*** Excerpted records Section Begins ***

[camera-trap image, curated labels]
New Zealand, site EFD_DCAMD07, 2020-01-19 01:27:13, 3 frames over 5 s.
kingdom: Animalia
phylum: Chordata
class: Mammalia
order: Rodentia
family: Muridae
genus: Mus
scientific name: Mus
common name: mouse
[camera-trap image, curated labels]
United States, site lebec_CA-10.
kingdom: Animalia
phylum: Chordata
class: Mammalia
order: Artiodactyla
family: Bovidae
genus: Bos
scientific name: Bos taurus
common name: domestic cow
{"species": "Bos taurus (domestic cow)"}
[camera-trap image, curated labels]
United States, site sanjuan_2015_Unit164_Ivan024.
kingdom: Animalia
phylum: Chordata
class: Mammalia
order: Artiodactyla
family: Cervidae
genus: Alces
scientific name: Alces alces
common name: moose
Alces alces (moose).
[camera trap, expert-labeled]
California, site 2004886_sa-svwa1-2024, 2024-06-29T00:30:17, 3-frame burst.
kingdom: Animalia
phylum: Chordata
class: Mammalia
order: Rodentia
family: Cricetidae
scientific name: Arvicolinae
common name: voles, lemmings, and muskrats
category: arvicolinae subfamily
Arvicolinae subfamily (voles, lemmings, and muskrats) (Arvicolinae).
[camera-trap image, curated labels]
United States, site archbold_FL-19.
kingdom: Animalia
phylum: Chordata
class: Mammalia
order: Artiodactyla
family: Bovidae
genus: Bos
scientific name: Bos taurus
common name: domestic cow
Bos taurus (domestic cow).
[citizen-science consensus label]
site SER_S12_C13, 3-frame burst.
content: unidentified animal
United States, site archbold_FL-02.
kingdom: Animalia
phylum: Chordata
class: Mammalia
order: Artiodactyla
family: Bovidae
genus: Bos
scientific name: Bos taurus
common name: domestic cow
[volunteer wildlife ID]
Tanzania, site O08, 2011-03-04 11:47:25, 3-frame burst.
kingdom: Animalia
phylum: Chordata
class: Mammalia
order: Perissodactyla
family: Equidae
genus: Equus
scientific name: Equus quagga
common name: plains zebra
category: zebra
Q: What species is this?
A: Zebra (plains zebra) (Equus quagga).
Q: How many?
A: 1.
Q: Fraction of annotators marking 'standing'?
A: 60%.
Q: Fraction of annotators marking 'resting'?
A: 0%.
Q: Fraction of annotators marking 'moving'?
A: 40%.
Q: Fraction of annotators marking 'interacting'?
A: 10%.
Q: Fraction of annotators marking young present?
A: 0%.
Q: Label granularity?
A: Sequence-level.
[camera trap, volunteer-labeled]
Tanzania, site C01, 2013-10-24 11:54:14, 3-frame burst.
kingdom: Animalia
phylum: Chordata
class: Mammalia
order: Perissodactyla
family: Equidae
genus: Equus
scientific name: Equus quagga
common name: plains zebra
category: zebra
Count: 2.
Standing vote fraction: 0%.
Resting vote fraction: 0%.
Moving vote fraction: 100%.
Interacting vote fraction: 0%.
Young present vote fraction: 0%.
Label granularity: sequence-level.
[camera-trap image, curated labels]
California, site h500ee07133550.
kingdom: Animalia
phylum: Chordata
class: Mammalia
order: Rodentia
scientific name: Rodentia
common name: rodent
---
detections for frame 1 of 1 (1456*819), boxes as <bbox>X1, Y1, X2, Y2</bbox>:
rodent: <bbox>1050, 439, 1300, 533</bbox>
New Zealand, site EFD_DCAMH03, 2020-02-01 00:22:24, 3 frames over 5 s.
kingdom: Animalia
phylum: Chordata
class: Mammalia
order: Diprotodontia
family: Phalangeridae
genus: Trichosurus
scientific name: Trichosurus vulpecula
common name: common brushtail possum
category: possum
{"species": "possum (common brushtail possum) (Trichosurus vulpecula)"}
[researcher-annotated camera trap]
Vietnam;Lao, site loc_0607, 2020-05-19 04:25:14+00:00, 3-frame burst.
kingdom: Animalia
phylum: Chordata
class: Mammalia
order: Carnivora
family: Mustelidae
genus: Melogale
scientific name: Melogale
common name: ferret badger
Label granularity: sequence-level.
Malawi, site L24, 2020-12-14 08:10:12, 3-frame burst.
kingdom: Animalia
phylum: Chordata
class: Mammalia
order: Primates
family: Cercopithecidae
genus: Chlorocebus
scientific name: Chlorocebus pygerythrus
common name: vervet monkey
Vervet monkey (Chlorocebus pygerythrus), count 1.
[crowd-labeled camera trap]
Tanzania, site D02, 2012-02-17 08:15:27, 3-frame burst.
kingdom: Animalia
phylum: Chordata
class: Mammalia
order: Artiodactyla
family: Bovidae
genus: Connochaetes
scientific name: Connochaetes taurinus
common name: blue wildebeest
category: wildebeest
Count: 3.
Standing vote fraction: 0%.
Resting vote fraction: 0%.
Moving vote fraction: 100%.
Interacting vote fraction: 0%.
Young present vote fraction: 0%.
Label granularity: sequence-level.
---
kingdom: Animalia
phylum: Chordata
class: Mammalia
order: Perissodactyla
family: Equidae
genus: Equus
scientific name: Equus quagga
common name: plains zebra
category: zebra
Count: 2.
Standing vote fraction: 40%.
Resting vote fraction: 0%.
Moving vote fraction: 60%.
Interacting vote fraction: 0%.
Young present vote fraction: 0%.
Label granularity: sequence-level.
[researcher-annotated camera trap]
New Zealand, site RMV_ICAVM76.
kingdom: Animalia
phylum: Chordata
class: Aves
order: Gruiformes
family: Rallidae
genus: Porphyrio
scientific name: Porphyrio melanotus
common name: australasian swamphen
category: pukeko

*** Excerpted records Section Ends ***

Try it. An exact copy of the entire material is required.

Exercise solution.
[camera-trap image, curated labels]
New Zealand, site EFD_DCAMD07, 2020-01-19 01:27:13, 3 frames over 5 s.
kingdom: Animalia
phylum: Chordata
class: Mammalia
order: Rodentia
family: Muridae
genus: Mus
scientific name: Mus
common name: mouse
[camera-trap image, curated labels]
United States, site lebec_CA-10.
kingdom: Animalia
phylum: Chordata
class: Mammalia
order: Artiodactyla
family: Bovidae
genus: Bos
scientific name: Bos taurus
common name: domestic cow
{"species": "Bos taurus (domestic cow)"}
[camera-trap image, curated labels]
United States, site sanjuan_2015_Unit164_Ivan024.
kingdom: Animalia
phylum: Chordata
class: Mammalia
order: Artiodactyla
family: Cervidae
genus: Alces
scientific name: Alces alces
common name: moose
Alces alces (moose).
[camera trap, expert-labeled]
California, site 2004886_sa-svwa1-2024, 2024-06-29T00:30:17, 3-frame burst.
kingdom: Animalia
phylum: Chordata
class: Mammalia
order: Rodentia
family: Cricetidae
scientific name: Arvicolinae
common name: voles, lemmings, and muskrats
category: arvicolinae subfamily
Arvicolinae subfamily (voles, lemmings, and muskrats) (Arvicolinae).
[camera-trap image, curated labels]
United States, site archbold_FL-19.
kingdom: Animalia
phylum: Chordata
class: Mammalia
order: Artiodactyla
family: Bovidae
genus: Bos
scientific name: Bos taurus
common name: domestic cow
Bos taurus (domestic cow).
[citizen-science consensus label]
site SER_S12_C13, 3-frame burst.
content: unidentified animal
United States, site archbold_FL-02.
kingdom: Animalia
phylum: Chordata
class: Mammalia
order: Artiodactyla
family: Bovidae
genus: Bos
scientific name: Bos taurus
common name: domestic cow
[volunteer wildlife ID]
Tanzania, site O08, 2011-03-04 11:47:25, 3-frame burst.
kingdom: Animalia
phylum: Chordata
class: Mammalia
order: Perissodactyla
family: Equidae
genus: Equus
scientific name: Equus quagga
common name: plains zebra
category: zebra
Q: What species is this?
A: Zebra (plains zebra) (Equus quagga).
Q: How many?
A: 1.
Q: Fraction of annotators marking 'standing'?
A: 60%.
Q: Fraction of annotators marking 'resting'?
A: 0%.
Q: Fraction of annotators marking 'moving'?
A: 40%.
Q: Fraction of annotators marking 'interacting'?
A: 10%.
Q: Fraction of annotators marking young present?
A: 0%.
Q: Label granularity?
A: Sequence-level.
[camera trap, volunteer-labeled]
Tanzania, site C01, 2013-10-24 11:54:14, 3-frame burst.
kingdom: Animalia
phylum: Chordata
class: Mammalia
order: Perissodactyla
family: Equidae
genus: Equus
scientific name: Equus quagga
common name: plains zebra
category: zebra
Count: 2.
Standing vote fraction: 0%.
Resting vote fraction: 0%.
Moving vote fraction: 100%.
Interacting vote fraction: 0%.
Young present vote fraction: 0%.
Label granularity: sequence-level.
[camera-trap image, curated labels]
California, site h500ee07133550.
kingdom: Animalia
phylum: Chordata
class: Mammalia
order: Rodentia
scientific name: Rodentia
common name: rodent
---
detections for frame 1 of 1 (1456*819), boxes as <bbox>X1, Y1, X2, Y2</bbox>:
rodent: <bbox>1050, 439, 1300, 533</bbox>
New Zealand, site EFD_DCAMH03, 2020-02-01 00:22:24, 3 frames over 5 s.
kingdom: Animalia
phylum: Chordata
class: Mammalia
order: Diprotodontia
family: Phalangeridae
genus: Trichosurus
scientific name: Trichosurus vulpecula
common name: common brushtail possum
category: possum
{"species": "possum (common brushtail possum) (Trichosurus vulpecula)"}
[researcher-annotated camera trap]
Vietnam;Lao, site loc_0607, 2020-05-19 04:25:14+00:00, 3-frame burst.
kingdom: Animalia
phylum: Chordata
class: Mammalia
order: Carnivora
family: Mustelidae
genus: Melogale
scientific name: Melogale
common name: ferret badger
Label granularity: sequence-level.
Malawi, site L24, 2020-12-14 08:10:12, 3-frame burst.
kingdom: Animalia
phylum: Chordata
class: Mammalia
order: Primates
family: Cercopithecidae
genus: Chlorocebus
scientific name: Chlorocebus pygerythrus
common name: vervet monkey
Vervet monkey (Chlorocebus pygerythrus), count 1.
[crowd-labeled camera trap]
Tanzania, site D02, 2012-02-17 08:15:27, 3-frame burst.
kingdom: Animalia
phylum: Chordata
class: Mammalia
order: Artiodactyla
family: Bovidae
genus: Connochaetes
scientific name: Connochaetes taurinus
common name: blue wildebeest
category: wildebeest
Count: 3.
Standing vote fraction: 0%.
Resting vote fraction: 0%.
Moving vote fraction: 100%.
Interacting vote fraction: 0%.
Young present vote fraction: 0%.
Label granularity: sequence-level.
---
kingdom: Animalia
phylum: Chordata
class: Mammalia
order: Perissodactyla
family: Equidae
genus: Equus
scientific name: Equus quagga
common name: plains zebra
category: zebra
Count: 2.
Standing vote fraction: 40%.
Resting vote fraction: 0%.
Moving vote fraction: 60%.
Interacting vote fraction: 0%.
Young present vote fraction: 0%.
Label granularity: sequence-level.
[researcher-annotated camera trap]
New Zealand, site RMV_ICAVM76.
kingdom: Animalia
phylum: Chordata
class: Aves
order: Gruiformes
family: Rallidae
genus: Porphyrio
scientific name: Porphyrio melanotus
common name: australasian swamphen
category: pukeko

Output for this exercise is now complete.